§ **Assignment**
The answer should hold only the lines from the one containing "Melissa Benoist and" through the one containing "Wifey & Hubby" in the entries below, copied exactly, without pictures.

§ **Data shown**
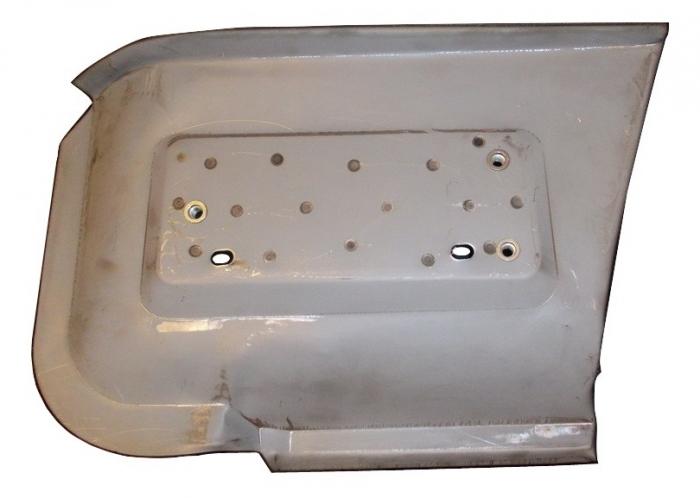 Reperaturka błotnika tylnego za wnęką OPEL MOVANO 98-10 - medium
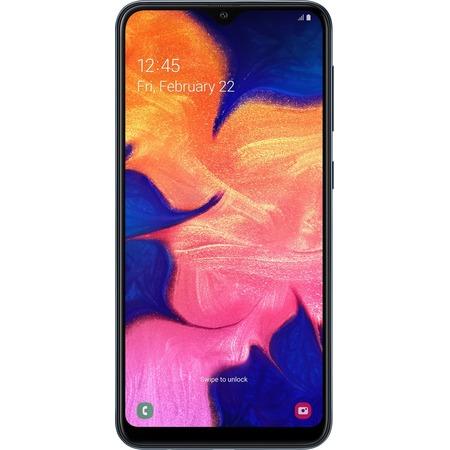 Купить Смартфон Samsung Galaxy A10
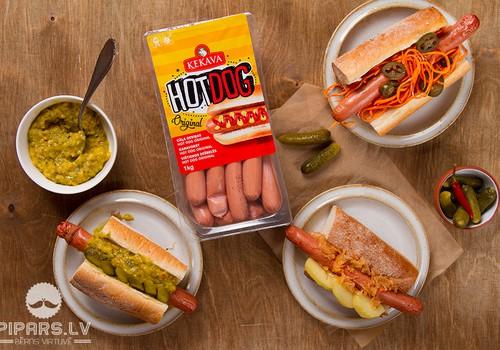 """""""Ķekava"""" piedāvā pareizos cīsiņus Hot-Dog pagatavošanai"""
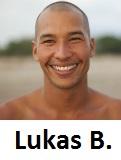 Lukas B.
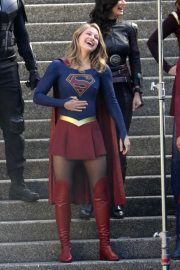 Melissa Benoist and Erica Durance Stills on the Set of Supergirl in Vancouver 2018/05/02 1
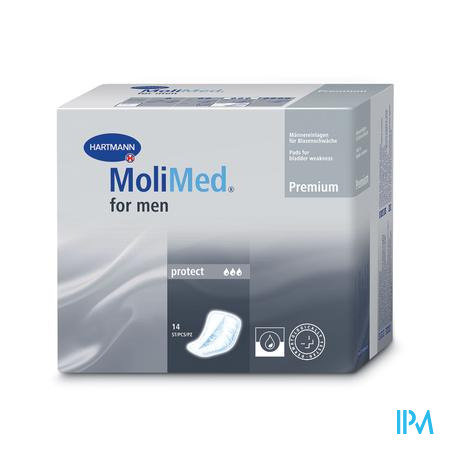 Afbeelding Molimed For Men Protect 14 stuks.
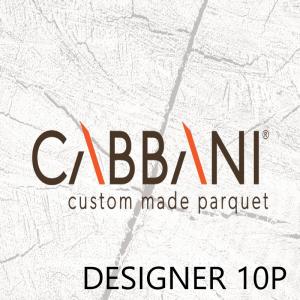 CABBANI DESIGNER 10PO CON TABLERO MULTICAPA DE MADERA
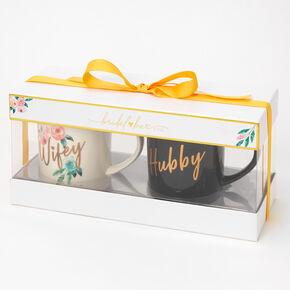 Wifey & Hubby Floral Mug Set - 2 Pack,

...

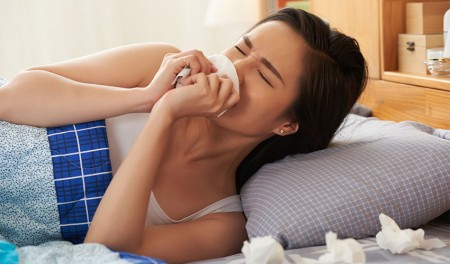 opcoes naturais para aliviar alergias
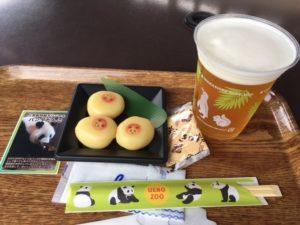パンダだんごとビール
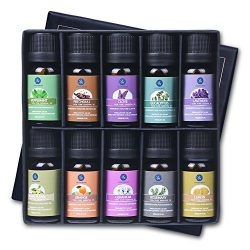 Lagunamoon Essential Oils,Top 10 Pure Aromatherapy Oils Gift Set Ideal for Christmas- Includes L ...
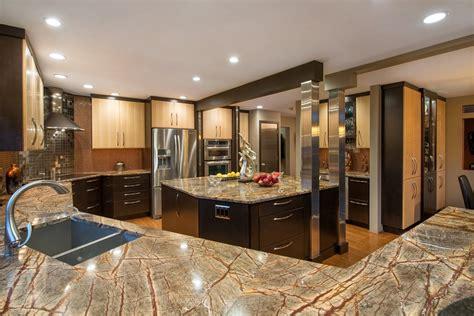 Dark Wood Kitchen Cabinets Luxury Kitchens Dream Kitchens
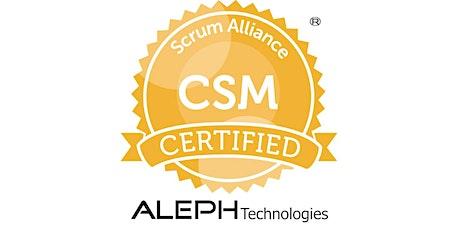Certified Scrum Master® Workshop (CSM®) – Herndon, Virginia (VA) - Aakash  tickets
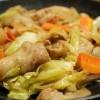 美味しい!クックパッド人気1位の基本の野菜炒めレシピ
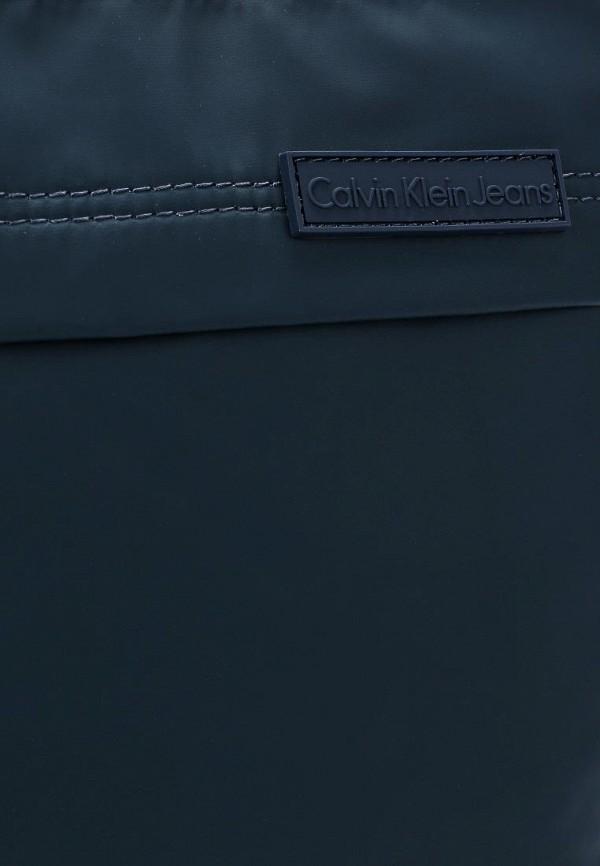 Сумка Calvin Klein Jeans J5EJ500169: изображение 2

§ **Response to the task**
 Melissa Benoist and Erica Durance Stills on the Set of Supergirl in Vancouver 2018/05/02 1
 Afbeelding Molimed For Men Protect 14 stuks.
 CABBANI DESIGNER 10PO CON TABLERO MULTICAPA DE MADERA
 Wifey & Hubby Floral Mug Set - 2 Pack,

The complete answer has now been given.